• _Work instructions_
Write the continuation of the text below on flipping brackets to make a string correct, starting right after its final sentence.

** Opening Supplied text block **

How many operations of flipping all brackets on a substring of a string of brackets are needed to make the string 'correct'?

cs.stackexchange https://cs.stackexchange.com/questions/119847

  •  28-09-2020
  •  | 
  •  

Question

I call a string of brackets 'correct' if every opening bracket has a corresponding closing bracket somewhere after it and every closing bracket has a corresponding opening bracket somewhere before it. For example

(())()((()()))

is a correct string and

)()()(

is an incorrect string.

An operation consists of taking a contiguous subsequence of the input string and 'flipping' every bracket in that subsequence.

Given an arbitrary string of brackets (of even length), the task is to find the smallest number of such operations needed to change it to a 'correct' string of brackets.

Another way to look at this problem is to have a string of +1s and -1s, and to try to find the smallest number of operations (of multiplying every number on an interval by -1) needed to make every prefix of this string nonnegative and every suffix nonpositive.

Was it helpful?

Solution

The DP suggested in the comments by Yuval Filmus indeed works: we can solve the problem in $\mathcal{O}(n^{2})$ by DP.

First note that we may assume that intervals are not allowed to overlap. Take any two overlapping intervals $[a, b)$ and $[c, d)$. WLOG $a \leq c$. Then we can replace the two intervals with the intervals $[a, c)$ and $[\min(b, d), \max(b, d))$ that do not overlap, have shorter total length and cover exactly the same elements.

Replace opening brackets with $1$, closing brackets with $-1$. Now the problem corresponds to applying the minimum number of operations "multiply interval by $-1$" such that every prefix has nonnegative sum, and the sum over the entire array is zero.

We construct a solution left-to-right. At every position we can either start an interval, or end an active interval.

Let $DP[m][s][0]$ denote the minimum number of intervals we need to use such that every prefix sum in the first $m$ elements is nonnegative, the sum of the first $m$ elements is $s$, and we do not have an active interval. Similarly $DP[m][s][1]$ is the same value where we do have an active interval.

** Closing Supplied text block **
** Opening Extracted information block **

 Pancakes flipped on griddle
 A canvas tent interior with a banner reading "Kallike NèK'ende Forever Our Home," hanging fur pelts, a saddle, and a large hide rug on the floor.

** Closing Extracted information block **
** Opening Extracted information block **

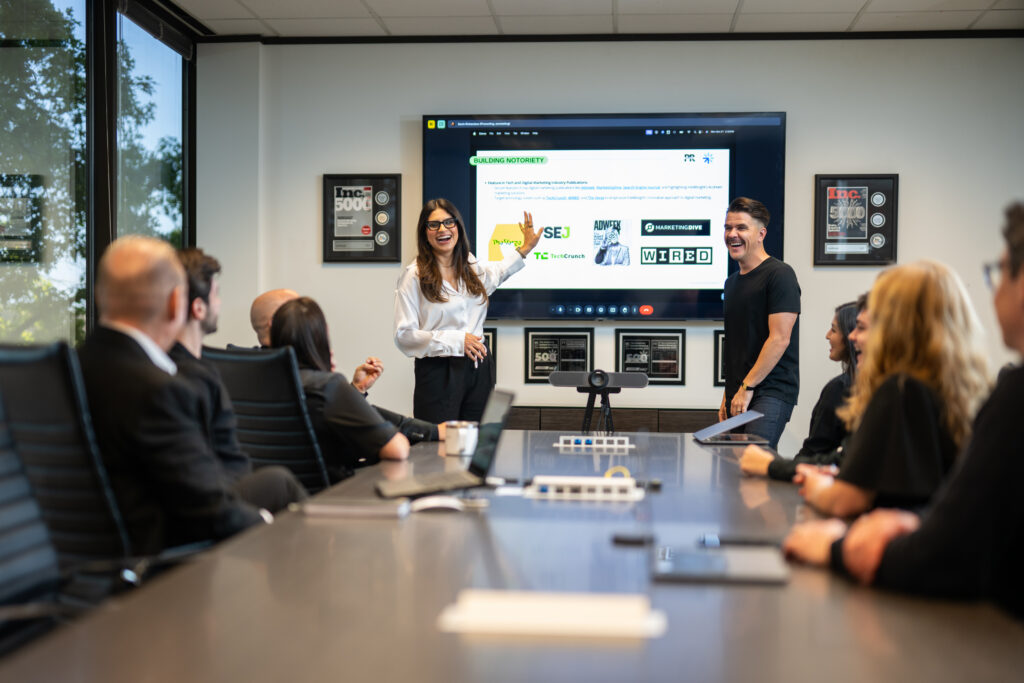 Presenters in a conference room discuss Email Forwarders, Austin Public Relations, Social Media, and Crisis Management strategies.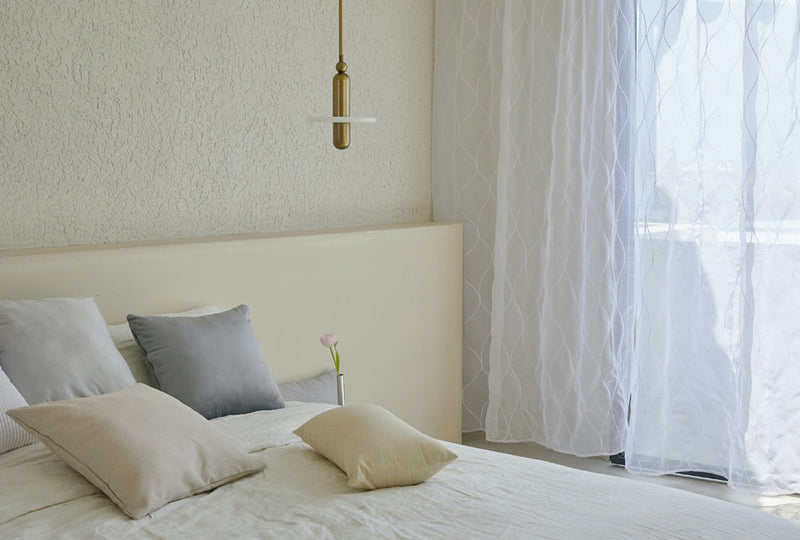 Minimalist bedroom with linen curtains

** Closing Extracted information block **

• _Answer space_
If the $m$th value is $1$, for $0 \leq s \leq m$ we set

  • $DP[m][s][0] = DP[m-1][s-1][0]$
  • $DP[m][s][1] = DP[m-1][s+1][1]$

Otherwise we set

  • $DP[m][s][0] = DP[m-1][s+1][0]$
  • $DP[m][s][1] = DP[m-1][s-1][1]$.

Then we end and start intervals, setting

  • $DP[m][s][0] = \min(DP[m][s][0], DP[m][s][1])$
  • $DP[m][s][1] = \min(DP[m][s][1], DP[m][s][0] + 1)$

The base case is $DP[0][0][0] = 0$, $DP[0][0][1] = 1$.

There are $\mathcal{O}(n^{2})$ states, and we do $\mathcal{O}(1)$ work to calculate each of them, therefore the algorithm runs in $\mathcal{O}(n^{2})$. The DP can be implemented to use $\mathcal{O}(n)$ memory by only storing the values of $DP$ for the current $m$.

Here is a C++ implementation of the algorithm.

#include <iostream>
#include <vector>
using namespace std;

int main() {
    string str;
    cin >> str;
    int n = str.size();

    vector<int> dp0 = {0}, dp1 = {1};
    for (int m = 1; m <= n; ++m) {
        vector<int> nxt0(m + 1, n + 1), nxt1(m + 1, n + 1);
        for (int i = 0; i < m; ++i) {
            if (str[m-1] == '(') {
                nxt0[i+1] = dp0[i];
                if (i > 0) nxt1[i-1] = dp1[i];
            } else {
                nxt1[i+1] = dp1[i]);
                if (i > 0) nxt0[i-1] = dp0[i];
            }
        }
        dp0 = nxt0;
        dp1 = nxt1;
        for (int i = 0; i <= m; ++i) dp1[i] = min(dp1[i], dp0[i] + 1); // Start interval
        for (int i = 0; i <= m; ++i) dp0[i] = min(dp0[i], dp1[i]); // Stop interval
    }
    cout << dp0[0] << '\n';
}

OTHER TIPS

Nice question!

Here is the problem in more popular terms.

Balanced Parentheses

A string of parentheses is balanced if we can change it to the empty string by removing substrings "()" repeatedly. For example, empty string, "()" and "(())()((()()))" are balanced but none of "())" and ")()()(" is balanced.

It is clear that a balanced string must start with "(" and ending with ")". It must be of even length as well.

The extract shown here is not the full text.